While we see that several methods have quite satisfactorily solved this estimation problem, I would caution that an important step is that of providing reasonable starting values for the parameters. Constrained problems seem to require better starts than their unconstrained counterparts, but this is an opinion based on limited experience rather than exhaustive evidence.

13.4 A perspective on penalty function ideas

The logarithmic barrier function is generally used to make the objective function so large that the parameters are deflected away from a constraint. An alternative is to penalize violation of the constraint. This actually allows the parameters to take on values that are infeasible, that is, outside the bounds. Increasing a weight or control on the penalty allows us to make it more stringent, and generally the parameters become “less infeasible” in such approaches, if we can tolerate such linguistic torture.
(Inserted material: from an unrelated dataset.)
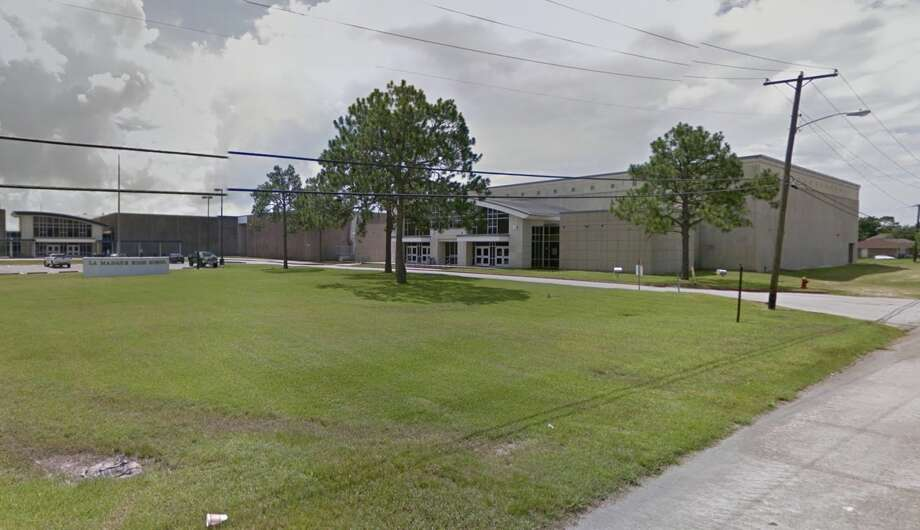 Authorities are investigating a bomb threat at La Marque High School on Monday, Jan. 28, 2019. Photo: Google Maps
An annoyance with penalty methods is that we may introduce very large numbers as we try to force feasibility, and this may degrade the performance of our (unconstrained) optimization methods. In my own work, I have found penalty methods more useful as a trial to learn about problems than as an ongoing tool for solving a family of optimization problems. Barrier functions, as we have seen, can be used if we start and finish inside the feasible region.

13.5 Assessment

In this chapter, we have seen that there are several ways that R can be used to tackle nonlinear optimization problems with general constraints. What are the lessons to take away? Here are my views:

  • As a first try, it is best to stick with the problem as stated and verify the objective and constraints.
  • Keep any scaling simple, such as powers of 10. This can help to render the problem less difficult for the optimization software, and it does not involve complicated algebra which may be error prone.
  • Equality constraints can be surprisingly difficult to deal with. I prefer, if possible, to eliminate one or more parameters, but as we have seen, one needs to consider which parameter(s) to eliminate.
  • Penalty methods are simple and useful for exploring a problem, especially if infeasible parameters can be tolerated. Otherwise, barrier methods will keep parameters feasible, but we do need an initial feasible set of parameters.
  • Good starting parameters are important to success.
  • As a continuing check, evaluate the objective and constraints in the original specification of the problem.

References

  1. Geradin M 1971 The computational efficiency of a new minimization algorithm for eigenvalue analysis. Journal of Sound and Vibration 19, 319–331.
  2. Kovalchik SA, Varadhan R, Fetterman B, Poitras NE, Wacholder S, and Katki HA 2013 A general binomial regression model to estimate standardized risk differences from binary response data. Statistics in Medicine 32(5), 808–821.
  3. Nash JC 1979 Compact Numerical Methods for Computers: Linear Algebra and Function Minimisation. Adam Hilger, Bristol. Second Edition, 1990, Bristol: Institute of Physics Publications.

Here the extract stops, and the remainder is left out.